**EXERCISE INSTRUCTIONS:** Reproduce, word for word, the part of the chest X-ray classification text that runs from "Pretrained Resnet50 model" up to and including "Focal Loss (default)".

**SELECTED TEXT:**
==================================================

NIH-Chest-X-rays-Multi-Label-Image-Classification-In-Pytorch

Multi-Label Image Classification of the Chest X-Rays In Pytorch

Requirements

  • torch >= 0.4
  • torchvision >= 0.2.2
  • opencv-python
  • numpy >= 1.7.3
  • matplotlib
  • tqdm

Dataset

NIH Chest X-ray Dataset is used for Multi-Label Disease Classification of of the Chest X-Rays. There are a total of 15 classes (14 diseases, and one for 'No findings') Images can be classified as "No findings" or one or more disease classes:

  • Atelectasis
  • Consolidation
  • Infiltration
  • Pneumothorax
  • Edema
  • Emphysema
  • Fibrosis
  • Effusion
  • Pneumonia
  • Pleural_thickening
  • Cardiomegaly
  • Nodule Mass
  • Hernia

There are 112,120 X-ray images of size 1024x1024 pixels, in which 86,524 images are for training and 25,596 are for testing.

Sample X-Ray Images

Atelectasis
Cardiomegaly | Edema | Effusion
No Finding

Model

Pretrained Resnet50 model is used for Transfer Learning on this new image dataset.

Loss Function

There is a choice of loss function

  • Focal Loss (default)
  • Binary Cross Entropy Loss or BCE Loss

Training

  • From Scratch

    Following are the layers which are set to trainable-

    • layer2
    • layer3
    • layer4
    • fc

    Terminal Code:

    python main.py
    
  • Resuming From a Saved Checkpoint

    A Saved Checkpoint needs to be loaded which is nothing but a dictionary containing the

    • epochs (number of epochs the model has been trained till that time)

    • model (architecture and the learnt weights of the model)

    • lr_scheduler_state_dict (state_dict of the lr_scheduler)

    • losses_dict (a dictionary containing the following loses)

      • mean train epoch losses for all the epochs
      • mean val epoch losses for all the epochs
      • batch train loss for all the training batches
      • batch train loss for all the val batches

Different layers of the model are freezed/unfreezed in different stages, defined at the end of *this README.md file, to fit the model well on the data. The 'stage' parameter can be passed from the terminal using the argument --stage STAGE

Terminal Code:

python main.py --resume --ckpt checkpoint_file.pth --stage 2

Training the model will create a models directory and will save the checkpoints in there.

Testing

A Saved Checkpoint needs to be loaded using the --ckpt argument and --test argument needs to be passed for activating the Test Mode

Terminal Code:

python main.py --test --ckpt checkpoint_file.pth

Result

The model achieved the average ROC AUC Score of 0.73241 on all classes(excluding "No findings" class) after training in the following stages-

STAGE 1

  • Loss Function: FocalLoss
  • lr: 1e-5
  • Training Layers: layer2, layer3, layer4, fc
  • Epochs: 2

STAGE 2

  • Loss Function: FocalLoss
  • lr: 3e-4
  • Training Layers: layer3, layer4, fc
  • Epochs: 1

STAGE 3

  • Loss Function: FocalLoss
  • lr: 1e-3
  • Training Layers: layer4, fc
  • Epochs: 3

STAGE 4

  • Loss Function: FocalLoss
  • lr: 1e-3
  • Training Layers: fc
  • Epochs: 2

==================================================

**GIVEN MATERIAL:**
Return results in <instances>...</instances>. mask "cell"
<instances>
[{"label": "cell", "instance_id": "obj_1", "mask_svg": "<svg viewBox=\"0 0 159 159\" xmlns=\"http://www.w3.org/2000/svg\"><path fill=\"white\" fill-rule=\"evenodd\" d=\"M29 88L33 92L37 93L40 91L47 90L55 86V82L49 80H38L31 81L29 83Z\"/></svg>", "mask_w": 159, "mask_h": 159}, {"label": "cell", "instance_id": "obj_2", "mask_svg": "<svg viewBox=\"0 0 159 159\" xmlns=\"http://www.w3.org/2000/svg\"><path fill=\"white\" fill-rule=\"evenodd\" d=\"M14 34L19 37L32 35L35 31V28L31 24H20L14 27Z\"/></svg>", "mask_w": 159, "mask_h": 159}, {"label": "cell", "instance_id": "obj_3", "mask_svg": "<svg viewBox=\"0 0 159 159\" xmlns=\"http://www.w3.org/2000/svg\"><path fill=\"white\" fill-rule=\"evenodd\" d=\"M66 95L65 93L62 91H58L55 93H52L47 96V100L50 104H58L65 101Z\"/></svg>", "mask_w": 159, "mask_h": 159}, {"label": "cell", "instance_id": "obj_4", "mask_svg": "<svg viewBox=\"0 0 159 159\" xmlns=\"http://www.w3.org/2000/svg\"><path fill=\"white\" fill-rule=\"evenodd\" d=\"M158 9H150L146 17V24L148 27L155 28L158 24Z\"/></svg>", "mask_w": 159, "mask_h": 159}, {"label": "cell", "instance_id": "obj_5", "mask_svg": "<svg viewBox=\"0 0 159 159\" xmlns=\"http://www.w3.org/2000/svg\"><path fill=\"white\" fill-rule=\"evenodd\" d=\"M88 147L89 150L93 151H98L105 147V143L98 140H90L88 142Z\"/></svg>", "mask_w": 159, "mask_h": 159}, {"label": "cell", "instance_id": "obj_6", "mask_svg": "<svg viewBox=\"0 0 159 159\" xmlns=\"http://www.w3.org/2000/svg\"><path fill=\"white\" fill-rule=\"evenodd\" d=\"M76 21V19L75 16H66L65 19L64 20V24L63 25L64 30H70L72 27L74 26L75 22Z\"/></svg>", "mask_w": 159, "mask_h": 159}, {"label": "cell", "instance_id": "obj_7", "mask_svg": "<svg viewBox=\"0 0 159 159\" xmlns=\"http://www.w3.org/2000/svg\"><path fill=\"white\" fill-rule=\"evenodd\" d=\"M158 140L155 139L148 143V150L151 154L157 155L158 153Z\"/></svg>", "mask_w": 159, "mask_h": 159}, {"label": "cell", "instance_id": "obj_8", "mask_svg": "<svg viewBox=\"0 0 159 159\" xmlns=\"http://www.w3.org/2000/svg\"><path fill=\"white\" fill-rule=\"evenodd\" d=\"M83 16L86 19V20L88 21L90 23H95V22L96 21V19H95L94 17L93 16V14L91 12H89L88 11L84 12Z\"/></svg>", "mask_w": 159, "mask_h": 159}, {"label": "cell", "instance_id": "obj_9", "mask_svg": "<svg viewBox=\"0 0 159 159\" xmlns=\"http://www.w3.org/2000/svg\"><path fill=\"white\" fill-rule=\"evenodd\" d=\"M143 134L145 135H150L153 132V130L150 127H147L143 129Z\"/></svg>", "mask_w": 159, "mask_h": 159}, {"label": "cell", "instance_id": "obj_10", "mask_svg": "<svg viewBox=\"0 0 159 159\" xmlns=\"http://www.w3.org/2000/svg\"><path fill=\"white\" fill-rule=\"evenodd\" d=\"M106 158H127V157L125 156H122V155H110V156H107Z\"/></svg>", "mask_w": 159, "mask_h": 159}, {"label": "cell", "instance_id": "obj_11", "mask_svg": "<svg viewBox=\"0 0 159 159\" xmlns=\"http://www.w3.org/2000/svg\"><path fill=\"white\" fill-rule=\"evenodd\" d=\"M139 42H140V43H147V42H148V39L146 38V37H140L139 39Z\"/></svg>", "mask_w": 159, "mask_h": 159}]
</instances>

==================================================

**ANSWER BOX:**
Pretrained Resnet50 model is used for Transfer Learning on this new image dataset.

Loss Function

There is a choice of loss function

  • Focal Loss (default)